TEXTE CITÉ:
C. DES PERSPECTIVES EUROPÉENNES DE MUTUALISATION ET DE RESSOURCES COMPLÉMENTAIRES À POURSUIVRE FACE À L'AGGRAVATION DU RISQUE DE FEUX DE FORÊTS
1. La France, premier pays contributeur au Mécanisme européen de protection civile
Expression de la solidarité européenne en matière de sécurité civile, le Mécanisme européen de protection civile (MEPC) regroupe actuellement 34 pays : les 28 pays de l'Union ainsi que l'Islande, le Monténégro, la Norvège, la Serbie, la Macédoine du Nord et la Turquie. Il est déclenché à la demande d'un État lorsque ses capacités de réaction sont insuffisantes pour faire face à la crise en cours. Le budget destiné à la mise en oeuvre du MEPC, pour la période 2014-2020, est établi à 368 millions d'euros.
Situé à Bruxelles, le Centre européen de réaction d'urgence ( Emergency response coordination centre, ERCC) est le coeur opérationnel du MEPC et coordonne à ce titre la mise en commun des ressources proposées par les États membres en capacité de répondre.
La France joue un rôle majeur dans le fonctionnement du MEPC , et s'est illustrée au cours de nombreuses interventions avec le déploiement de ses moyens aériens ou terrestres et le partage de son expertise, en particulier dans la lutte contre les feux de forêts, comme en Suède l'an dernier. Elle est ainsi le premier pays contributeur du MEPC, devant l'Allemagne.

TÂCHES PROPOSÉES:
(1) D'après le texte sur le Mécanisme européen de protection civile :
(a) Combien de pays le MEPC regroupe-t-il actuellement ?
(b) Dans quelle ville se trouve le Centre européen de réaction d'urgence ?
(c) Quel pays la France devance-t-elle comme contributeur du MEPC ?
(2) Pouvez-vous reproduire mot pour mot le passage du texte sur le Mécanisme européen de protection civile qui va de « C. DES PERSPECTIVES » à « 368 millions d'euros. », ces deux extrémités comprises ?
(3) Pouvez-vous écrire la suite du texte sur le Mécanisme européen de protection civile, à partir de sa dernière phrase ?

EXTRAITS DE DONNÉES:
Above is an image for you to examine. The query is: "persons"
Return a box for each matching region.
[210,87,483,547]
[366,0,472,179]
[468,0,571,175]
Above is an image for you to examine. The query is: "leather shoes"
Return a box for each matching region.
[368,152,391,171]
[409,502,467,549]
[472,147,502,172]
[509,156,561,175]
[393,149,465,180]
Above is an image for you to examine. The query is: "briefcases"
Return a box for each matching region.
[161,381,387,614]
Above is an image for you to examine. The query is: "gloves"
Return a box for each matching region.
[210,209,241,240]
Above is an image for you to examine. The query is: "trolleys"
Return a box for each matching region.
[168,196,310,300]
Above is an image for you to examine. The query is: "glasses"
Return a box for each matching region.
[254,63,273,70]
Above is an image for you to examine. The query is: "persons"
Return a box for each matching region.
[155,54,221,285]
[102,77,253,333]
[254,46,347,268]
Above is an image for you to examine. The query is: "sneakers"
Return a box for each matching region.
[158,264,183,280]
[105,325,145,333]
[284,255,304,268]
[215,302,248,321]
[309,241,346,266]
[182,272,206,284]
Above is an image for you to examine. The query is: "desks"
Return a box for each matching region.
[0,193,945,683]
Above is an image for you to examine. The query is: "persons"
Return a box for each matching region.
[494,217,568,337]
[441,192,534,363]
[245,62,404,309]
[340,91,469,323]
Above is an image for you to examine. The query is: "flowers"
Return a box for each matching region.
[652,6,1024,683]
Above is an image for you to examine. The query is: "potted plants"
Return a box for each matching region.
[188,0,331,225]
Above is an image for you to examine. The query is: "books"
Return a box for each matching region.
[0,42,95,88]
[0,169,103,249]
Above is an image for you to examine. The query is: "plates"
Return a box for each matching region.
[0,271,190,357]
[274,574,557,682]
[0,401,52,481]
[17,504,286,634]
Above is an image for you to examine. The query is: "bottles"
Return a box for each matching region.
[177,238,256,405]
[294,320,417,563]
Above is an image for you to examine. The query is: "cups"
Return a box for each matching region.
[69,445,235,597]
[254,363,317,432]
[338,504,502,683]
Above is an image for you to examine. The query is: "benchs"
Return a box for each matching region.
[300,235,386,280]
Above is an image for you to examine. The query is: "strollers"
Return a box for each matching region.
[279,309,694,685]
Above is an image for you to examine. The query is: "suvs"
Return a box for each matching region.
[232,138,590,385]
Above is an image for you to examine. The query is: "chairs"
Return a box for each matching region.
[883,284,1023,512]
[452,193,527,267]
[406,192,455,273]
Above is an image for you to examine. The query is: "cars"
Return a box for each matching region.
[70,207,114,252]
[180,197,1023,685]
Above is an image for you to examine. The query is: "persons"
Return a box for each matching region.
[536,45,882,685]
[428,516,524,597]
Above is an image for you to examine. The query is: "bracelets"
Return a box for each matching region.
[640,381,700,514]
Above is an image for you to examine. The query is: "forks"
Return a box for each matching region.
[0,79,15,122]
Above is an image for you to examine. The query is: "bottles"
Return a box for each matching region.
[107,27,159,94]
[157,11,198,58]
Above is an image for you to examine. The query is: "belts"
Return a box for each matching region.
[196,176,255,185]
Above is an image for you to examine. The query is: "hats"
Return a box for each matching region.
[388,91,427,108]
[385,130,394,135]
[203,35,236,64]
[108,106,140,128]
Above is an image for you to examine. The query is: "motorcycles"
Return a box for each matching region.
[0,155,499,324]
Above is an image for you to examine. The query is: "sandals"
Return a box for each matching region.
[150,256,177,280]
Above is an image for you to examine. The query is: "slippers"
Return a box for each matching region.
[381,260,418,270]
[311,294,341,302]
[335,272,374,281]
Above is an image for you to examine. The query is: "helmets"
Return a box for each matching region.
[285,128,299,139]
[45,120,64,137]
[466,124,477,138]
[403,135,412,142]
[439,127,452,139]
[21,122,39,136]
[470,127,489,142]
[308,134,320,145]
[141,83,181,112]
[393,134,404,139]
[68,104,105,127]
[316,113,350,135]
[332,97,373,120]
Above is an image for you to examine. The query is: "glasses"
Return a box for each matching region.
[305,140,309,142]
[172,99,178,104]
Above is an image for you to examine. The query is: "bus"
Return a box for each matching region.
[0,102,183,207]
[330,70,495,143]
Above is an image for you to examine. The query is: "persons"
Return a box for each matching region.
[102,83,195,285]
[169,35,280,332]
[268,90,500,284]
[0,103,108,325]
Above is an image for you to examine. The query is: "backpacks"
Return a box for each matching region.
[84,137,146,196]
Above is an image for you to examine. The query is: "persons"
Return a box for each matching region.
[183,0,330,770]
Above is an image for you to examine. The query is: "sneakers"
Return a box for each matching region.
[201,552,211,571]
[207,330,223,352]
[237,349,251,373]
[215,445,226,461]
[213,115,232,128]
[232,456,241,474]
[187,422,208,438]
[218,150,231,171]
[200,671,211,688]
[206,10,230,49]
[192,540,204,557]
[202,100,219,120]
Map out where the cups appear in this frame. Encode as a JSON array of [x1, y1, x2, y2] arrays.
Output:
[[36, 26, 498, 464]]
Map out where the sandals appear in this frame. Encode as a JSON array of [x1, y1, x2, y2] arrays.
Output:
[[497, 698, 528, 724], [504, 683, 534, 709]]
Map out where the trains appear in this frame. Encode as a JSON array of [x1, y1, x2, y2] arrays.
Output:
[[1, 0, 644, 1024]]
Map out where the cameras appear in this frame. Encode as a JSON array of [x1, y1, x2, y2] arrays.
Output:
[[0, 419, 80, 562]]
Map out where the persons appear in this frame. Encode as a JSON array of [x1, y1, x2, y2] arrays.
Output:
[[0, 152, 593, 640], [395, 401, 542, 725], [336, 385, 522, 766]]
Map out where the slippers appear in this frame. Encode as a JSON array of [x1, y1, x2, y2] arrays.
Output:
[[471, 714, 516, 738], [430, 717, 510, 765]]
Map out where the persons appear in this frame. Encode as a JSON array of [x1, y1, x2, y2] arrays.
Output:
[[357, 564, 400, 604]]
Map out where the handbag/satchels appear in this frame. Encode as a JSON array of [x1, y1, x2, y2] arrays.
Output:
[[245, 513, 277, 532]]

RÉPONSES PAR TÂCHE:
(1)
(a) 34 pays.
(b) Bruxelles.
(c) L'Allemagne.

(2)
C. DES PERSPECTIVES EUROPÉENNES DE MUTUALISATION ET DE RESSOURCES COMPLÉMENTAIRES À POURSUIVRE FACE À L'AGGRAVATION DU RISQUE DE FEUX DE FORÊTS
1. La France, premier pays contributeur au Mécanisme européen de protection civile
Expression de la solidarité européenne en matière de sécurité civile, le Mécanisme européen de protection civile (MEPC) regroupe actuellement 34 pays : les 28 pays de l'Union ainsi que l'Islande, le Monténégro, la Norvège, la Serbie, la Macédoine du Nord et la Turquie. Il est déclenché à la demande d'un État lorsque ses capacités de réaction sont insuffisantes pour faire face à la crise en cours. Le budget destiné à la mise en oeuvre du MEPC, pour la période 2014-2020, est établi à 368 millions d'euros.

(3)
Le Mécanisme européen de protection civile (MEPC) et les incendies de forêts Depuis 2001, l'aide de l'ERCC a été sollicitée plus de 300 fois en réaction aux activations du MEPC de l'UE. Entre 2007 et 2018, 31 % des demandes d'aide émanant du MEPC étaient sollicitées en raison des incendies de forêt . En 2018, celles-ci représentaient 25 % des demandes d'aide, alors que 22 États membres de l'UE ont été touchés par des incendies de plus de 30 hectares, qui ont brûlé une superficie totale de 135 856 hectares. À la suite des incendies de forêt survenus en Suède en juillet 2018, l'ERCC a coordonné le déploiement de sept avions, six hélicoptères, 67 véhicules et plus de 360 personnes venant de sept pays dont la France, qui a envoyé trois avions (deux Canadairs et un Beechcraft - dix pilotes et quatre mécaniciens) ainsi qu'un détachement de 30 sapeurs-sauveteurs des ForMiSC et de 30 sapeurs-pompiers professionnels . Cette aide s'est traduite par 207 heures de vol et 741 largages d'eau ou de retardant. Cette intervention en Suède représente la plus vaste opération de lutte contre les incendies de forêt du MEPC des dix dernières années en Europe. Source : DGSCGC |
En 2017, face à la multiplication des catastrophes naturelles et des inquiétudes suscitées par le réchauffement climatique, l'Union européenne a initié un projet de réforme que la France a particulièrement soutenu. Aboutie en 2019, cette réforme a notamment permis de mettre en place une réserve européenne de protection civile, appelée « RescEU » qui rassemble des ressources engagées par les États européen et a abouti en 2019 .
Dans une résolution adoptée en juin 2018, la commission des affaires européennes du Sénat a salué la création de cette réserve qui mettra fin au fonctionnement précédent du MEPC, lequel accordait « une place sans doute excessive au volontariat, ce qui se traduisait par un fort déséquilibre entre les États membres en matière de moyens engagés et aboutissait de facto à des iniquités de traitement. À tel point que la France s'est vu refuser le bénéfice du dispositif pour faire face à des incendies de forêts en août [2017], en raison de la concentration des moyens sur les pays du Sud de l'Europe au même moment ». 32 ( * )
Cette même résolution appelle cependant à veiller à ce que les ressources de RescEU complètent effectivement les moyens de l'État membre sans s'y subsister et à ce que les capacités européennes soient également bien identifiées pour assurer la visibilité de l'action de l'UE.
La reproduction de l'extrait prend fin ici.